# Cube solving robot



## QuinnHyatt (Mar 10, 2014)

Hi guys,

For my senior project (I'm a junior now) I want to build a robot that solves Rubik's cubes, and I have a few questions.

What language should I use? Right now, I know some Java (I've just started working with a GUI) and I have used Visual Basic before.

What method should the robot use? 

What should I make the robot out of?

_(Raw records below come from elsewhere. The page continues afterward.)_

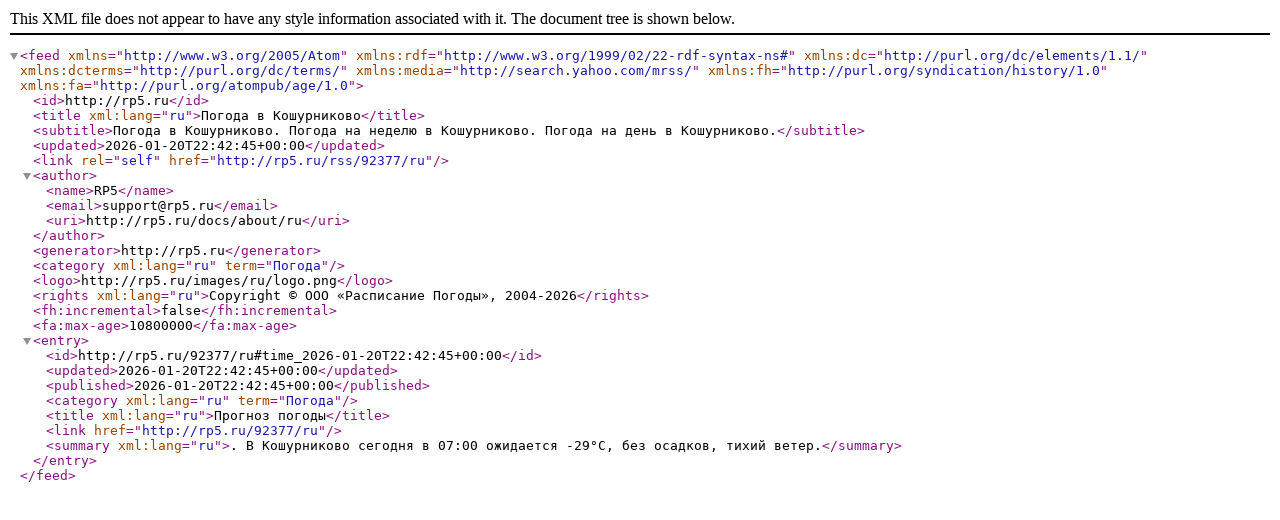

--- FILE ---
content_type: text/xml; charset=utf-8
request_url: http://rp5.ru/rss/92377/ru
body_size: 1786
content:
<?xml version="1.0" encoding="utf-8"?>
<feed xmlns="http://www.w3.org/2005/Atom"
    xmlns:rdf="http://www.w3.org/1999/02/22-rdf-syntax-ns#"
    xmlns:dc="http://purl.org/dc/elements/1.1/"
    xmlns:dcterms="http://purl.org/dc/terms/"
    xmlns:media="http://search.yahoo.com/mrss/"
    xmlns:fh="http://purl.org/syndication/history/1.0"
    xmlns:fa="http://purl.org/atompub/age/1.0">

    <id>http://rp5.ru</id>
    <title xml:lang="ru">Погода в Кошурниково</title>
    <subtitle>Погода в Кошурниково. Погода на неделю в Кошурниково. Погода на день в Кошурниково.</subtitle>
    <updated>2026-01-20T22:42:45+00:00</updated>
    <link rel="self" href="http://rp5.ru/rss/92377/ru"/>
    <author>
        <name>RP5</name>
        <email>support@rp5.ru</email>
        <uri>http://rp5.ru/docs/about/ru</uri>
    </author>
    <generator>http://rp5.ru</generator>
    <category xml:lang="ru" term="Погода"/>
    <logo>http://rp5.ru/images/ru/logo.png</logo>
    <rights xml:lang="ru">Copyright © ООО «Расписание Погоды», 2004-2026</rights>
    <fh:incremental>false</fh:incremental>
    <fa:max-age>10800000</fa:max-age>
    <entry>
      <id>http://rp5.ru/92377/ru#time_2026-01-20T22:42:45+00:00</id>
      <updated>2026-01-20T22:42:45+00:00</updated>
      <published>2026-01-20T22:42:45+00:00</published>
      <category xml:lang="ru" term="Погода"/>
      <title xml:lang="ru">Прогноз погоды</title>
      <link href="http://rp5.ru/92377/ru"/>
      <summary xml:lang="ru">. В Кошурниково сегодня в 07:00 ожидается -29°C, без осадков, тихий ветер.</summary>
   </entry>
</feed>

The Mind Storm (or whatever it's called) Lego set is a consideration, but I don't really know anything about it.

What speed do you think I should shoot for, or do you think I should just focus on the actual solving portion?

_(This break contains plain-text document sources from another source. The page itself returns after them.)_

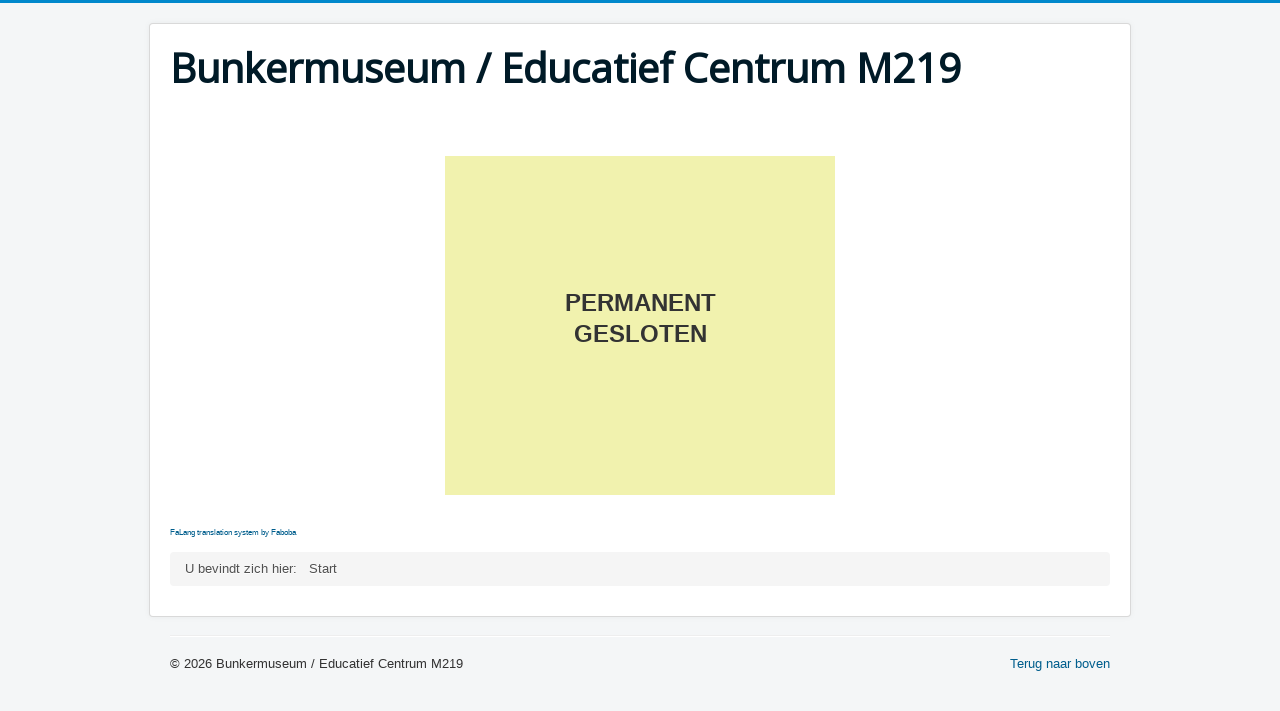

--- FILE ---
content_type: text/html; charset=utf-8
request_url: https://m219.nl/index.php/nl/
body_size: 1460
content:
<!DOCTYPE html>
<html lang="nl-nl" dir="ltr">
<head>
	<meta name="viewport" content="width=device-width, initial-scale=1.0" />
	<meta charset="utf-8" />
	<base href="https://m219.nl/index.php/nl/" />
	<meta name="author" content="Super User" />
	<meta name="description" content="Bunkermuseum / Educatief Centrum M219" />
	<meta name="generator" content="Joomla! - Open Source Content Management" />
	<title>Home</title>
	<link href="/templates/protostar/favicon.ico" rel="shortcut icon" type="image/vnd.microsoft.icon" />
	<link href="/media/com_jce/site/css/content.min.css?badb4208be409b1335b815dde676300e" rel="stylesheet" />
	<link href="/templates/protostar/css/template.css?11cdc8b8ae80fbc04b01a1ebf5c4539b" rel="stylesheet" />
	<link href="https://fonts.googleapis.com/css?family=Open+Sans" rel="stylesheet" />
	<style>

	h1, h2, h3, h4, h5, h6, .site-title {
		font-family: 'Open Sans', sans-serif;
	}
	</style>
	<script src="/media/jui/js/jquery.min.js?11cdc8b8ae80fbc04b01a1ebf5c4539b"></script>
	<script src="/media/jui/js/jquery-noconflict.js?11cdc8b8ae80fbc04b01a1ebf5c4539b"></script>
	<script src="/media/jui/js/jquery-migrate.min.js?11cdc8b8ae80fbc04b01a1ebf5c4539b"></script>
	<script src="/media/system/js/caption.js?11cdc8b8ae80fbc04b01a1ebf5c4539b"></script>
	<script src="/media/jui/js/bootstrap.min.js?11cdc8b8ae80fbc04b01a1ebf5c4539b"></script>
	<script src="/templates/protostar/js/template.js?11cdc8b8ae80fbc04b01a1ebf5c4539b"></script>
	<!--[if lt IE 9]><script src="/media/jui/js/html5.js?11cdc8b8ae80fbc04b01a1ebf5c4539b"></script><![endif]-->
	<script>
jQuery(window).on('load',  function() {
				new JCaption('img.caption');
			});
	</script>

</head>
<body class="site com_content view-article no-layout no-task itemid-101">
	<!-- Body -->
	<div class="body" id="top">
		<div class="container">
			<!-- Header -->
			<header class="header" role="banner">
				<div class="header-inner clearfix">
					<a class="brand pull-left" href="/">
						<span class="site-title" title="Bunkermuseum / Educatief Centrum M219">Bunkermuseum / Educatief Centrum M219</span>											</a>
					<div class="header-search pull-right">
						
					</div>
				</div>
			</header>
						
			<div class="row-fluid">
								<main id="content" role="main" class="span12">
					<!-- Begin Content -->
					
					<div id="system-message-container">
	</div>

					<div class="item-page" itemscope itemtype="https://schema.org/Article">
	<meta itemprop="inLanguage" content="nl-NL" />
	
		
						
		
	
	
		
								<div itemprop="articleBody">
		<p> </p>
<p style="text-align: center;"> </p>
<table style="height: 339px; margin-left: auto; margin-right: auto;" width="390">
<tbody>
<tr style="height: 295.9px;">
<td style="width: 380.8px; height: 295.9px; background-color: #f1f2ae;">
<p style="text-align: center;"><span style="font-size: 18pt;"><strong>PERMANENT<br /></strong></span></p>
<p style="text-align: center;"><span style="font-size: 18pt;"><strong>GESLOTEN</strong></span></p>
</td>
</tr>
</tbody>
</table>
<p> </p>	</div>

	
							</div>
<div><a title="Faboba : Cr&eacute;ation de composantJoomla" style="font-size: 8px;; visibility: visible;display:inline;" href="http://www.faboba.com" target="_blank">FaLang translation system by Faboba</a></div>
					<div class="clearfix"></div>
					<div aria-label="Breadcrumbs" role="navigation">
	<ul itemscope itemtype="https://schema.org/BreadcrumbList" class="breadcrumb">
					<li>
				U bevindt zich hier: &#160;
			</li>
		
						<li itemprop="itemListElement" itemscope itemtype="https://schema.org/ListItem" class="active">
					<span itemprop="name">
						Start					</span>
					<meta itemprop="position" content="1">
				</li>
				</ul>
</div>

					<!-- End Content -->
				</main>
							</div>
		</div>
	</div>
	<!-- Footer -->
	<footer class="footer" role="contentinfo">
		<div class="container">
			<hr />
			
			<p class="pull-right">
				<a href="#top" id="back-top">
					Terug naar boven				</a>
			</p>
			<p>
				&copy; 2026 Bunkermuseum / Educatief Centrum M219			</p>
		</div>
	</footer>
	
</body>
</html>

These are just basic questions that I would want some help on, but I'm probably not going to follow the EXACT format/answers I'm given, I just need some suggestions and "inspiration", or guidelines I should follow.

anyway, thanks for taking the time to read/respond



--Quinn Hyatt


----------



## Lucas Garron (Mar 10, 2014)

You'll probably need to come to a decision yourself, but you can look at past robots to see what has worked well: http://www.speedsolving.com/wiki/index.php/List_of_cube_solving_robots


----------



## patrickcuber (Mar 11, 2014)

the method it should use is the method you use so you can explain what the robot is doing during the solve.


----------



## brian724080 (Mar 11, 2014)

patrickcuber said:


> the method it should use is the method you use so you can explain what the robot is doing during the solve.



Robots don't solve with a speedsolving method, unless Quinn uses a human version of some algorithm made for computers.


----------



## Lucas Garron (Mar 11, 2014)

patrickcuber said:


> the method it should use is the method you use so you can explain what the robot is doing during the solve.



That's a weak argument for a questionable recommendation.
Trying to program a robot to solve like you is going to take more time than a decent solver, and will result in a slower robot. I'm not sure I'd want to explain how a robot is emulating a method designed for humans.

That said, I'm disinclined to recommend something specific right now.
If QuinnHyatt prefers (e.g. would learn more from it), perhaps the robot should use the same method.


----------